▶ _Fragmento proporcionado_:
——————————

En este periodo pascual, que nos conduce a Pentecostés y que nos encamina también a las celebraciones de clausura de este Año Sacerdotal, programadas para el 9, 10 y 11 de junio próximo, quiero dedicar aún algunas reflexiones al tema del Ministerio ordenado, comentando la realidad fecunda de la configuración del sacerdote a Cristo Cabeza, en el ejercicio de los tria munera que recibe, es decir, de los tres oficios de enseñar, santificar y gobernar.

Para comprender lo que significa que el sacerdote actúa in persona Christi Capitis —en la persona de Cristo Cabeza—, y para entender también las consecuencias que derivan de la tarea de representar al Señor, especialmente en el ejercicio de estos tres oficios, es necesario aclarar ante todo lo que se entiende por «representar». El sacerdote representa a Cristo. ¿Qué quiere decir «representar» a alguien? En el lenguaje común generalmente quiere decir recibir una delegación de una persona para estar presente en su lugar, para hablar y actuar en su lugar, porque aquel que es representado está ausente de la acción concreta. Nos preguntamos: ¿El sacerdote representa al Señor de la misma forma? La respuesta es no, porque en la Iglesia Cristo no está nunca ausente; la Iglesia es su cuerpo vivo y la Cabeza de la Iglesia es él, presente y operante en ella. Cristo no está nunca ausente; al contrario, está presente de una forma totalmente libre de los límites del espacio y del tiempo, gracias al acontecimiento de la Resurrección, que contemplamos de modo especial en este tiempo de Pascua.

Por lo tanto, el sacerdote que actúa in persona Christi Capitis y en representación del Señor, no actúa nunca en nombre de un ausente, sino en la Persona misma de Cristo resucitado, que se hace presente con su acción realmente eficaz. Actúa realmente y realiza lo que el sacerdote no podría hacer: la consagración del vino y del pan para que sean realmente presencia del Señor, y la absolución de los pecados. El Señor hace presente su propia acción en la persona que realiza estos gestos. Estos tres oficios del sacerdote —que la Tradición ha identificado en las diversas palabras de misión del Señor: enseñar, santificar y gobernar— en su distinción y en su profunda unidad son una especificación de esta representación eficaz. Esas son en realidad las tres acciones de Cristo resucitado, el mismo que hoy en la Iglesia y en el mundo enseña y así crea fe, reúne a su pueblo, crea presencia de la verdad y construye realmente la comunión de la Iglesia universal; y santifica y guía.

——————————

▶ _Información proporcionada_:
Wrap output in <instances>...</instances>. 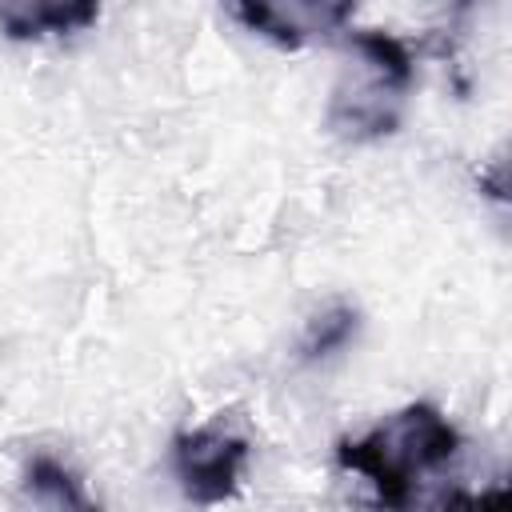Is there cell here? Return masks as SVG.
Segmentation results:
<instances>
[{"mask_svg":"<svg viewBox=\"0 0 512 512\" xmlns=\"http://www.w3.org/2000/svg\"><path fill=\"white\" fill-rule=\"evenodd\" d=\"M460 452V432L432 404H408L368 436L340 440L336 464L344 472H360L372 480L376 500L388 508H404L420 476L444 468Z\"/></svg>","mask_w":512,"mask_h":512,"instance_id":"obj_1","label":"cell"},{"mask_svg":"<svg viewBox=\"0 0 512 512\" xmlns=\"http://www.w3.org/2000/svg\"><path fill=\"white\" fill-rule=\"evenodd\" d=\"M352 44L368 64V80L356 88V96H336L332 124L348 136H384L400 120V100L412 84V56L396 36L376 28L356 32Z\"/></svg>","mask_w":512,"mask_h":512,"instance_id":"obj_2","label":"cell"},{"mask_svg":"<svg viewBox=\"0 0 512 512\" xmlns=\"http://www.w3.org/2000/svg\"><path fill=\"white\" fill-rule=\"evenodd\" d=\"M248 464V440L224 428H192L172 436V472L188 500L220 504L236 496Z\"/></svg>","mask_w":512,"mask_h":512,"instance_id":"obj_3","label":"cell"},{"mask_svg":"<svg viewBox=\"0 0 512 512\" xmlns=\"http://www.w3.org/2000/svg\"><path fill=\"white\" fill-rule=\"evenodd\" d=\"M356 0H232L244 28L280 48H300L312 36H328L352 16Z\"/></svg>","mask_w":512,"mask_h":512,"instance_id":"obj_4","label":"cell"},{"mask_svg":"<svg viewBox=\"0 0 512 512\" xmlns=\"http://www.w3.org/2000/svg\"><path fill=\"white\" fill-rule=\"evenodd\" d=\"M100 0H0V28L8 40L68 36L96 24Z\"/></svg>","mask_w":512,"mask_h":512,"instance_id":"obj_5","label":"cell"},{"mask_svg":"<svg viewBox=\"0 0 512 512\" xmlns=\"http://www.w3.org/2000/svg\"><path fill=\"white\" fill-rule=\"evenodd\" d=\"M24 488L32 500L40 504H56V508H92V500L84 496L80 480L72 468H64L52 456H32L24 468Z\"/></svg>","mask_w":512,"mask_h":512,"instance_id":"obj_6","label":"cell"},{"mask_svg":"<svg viewBox=\"0 0 512 512\" xmlns=\"http://www.w3.org/2000/svg\"><path fill=\"white\" fill-rule=\"evenodd\" d=\"M356 324H360L356 308H348V304L324 308L320 316L308 320V332H304V340H300V356H304V360H324V356L340 352V348L356 336Z\"/></svg>","mask_w":512,"mask_h":512,"instance_id":"obj_7","label":"cell"}]
</instances>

——————————

▶ _Tareas pendientes_:
1) Imprime sin cambios el fragmento sobre el sacerdocio, empezando por "En este periodo" y siguiendo hasta "santificar y gobernar.".
2) Prosigue el fragmento sobre el sacerdocio a partir de su última oración.
Los registros no intervienen para nada en esto.

▶ _Respuestas por tarea_:
1)
En este periodo pascual, que nos conduce a Pentecostés y que nos encamina también a las celebraciones de clausura de este Año Sacerdotal, programadas para el 9, 10 y 11 de junio próximo, quiero dedicar aún algunas reflexiones al tema del Ministerio ordenado, comentando la realidad fecunda de la configuración del sacerdote a Cristo Cabeza, en el ejercicio de los tria munera que recibe, es decir, de los tres oficios de enseñar, santificar y gobernar.

2)
El primer oficio del que quisiera hablar hoy es el munus docendi, es decir, el de enseñar. Hoy, en plena emergencia educativa, el munus docendi de la Iglesia, ejercido concretamente a través del ministerio de cada sacerdote, resulta particularmente importante. Vivimos en una gran confusión sobre las opciones fundamentales de nuestra vida y los interrogantes sobre qué es el mundo, de dónde viene, a dónde vamos, qué tenemos que hacer para realizar el bien, cómo debemos vivir, cuáles son los valores realmente pertinentes. Con respecto a todo esto existen muchas filosofías opuestas, que nacen y desaparecen, creando confusión sobre las decisiones fundamentales, sobre cómo vivir, porque normalmente ya no sabemos de qué y para qué hemos sido hechos y a dónde vamos. En esta situación se realiza la palabra del Señor, que tuvo compasión de la multitud porque eran como ovejas sin pastor (cf.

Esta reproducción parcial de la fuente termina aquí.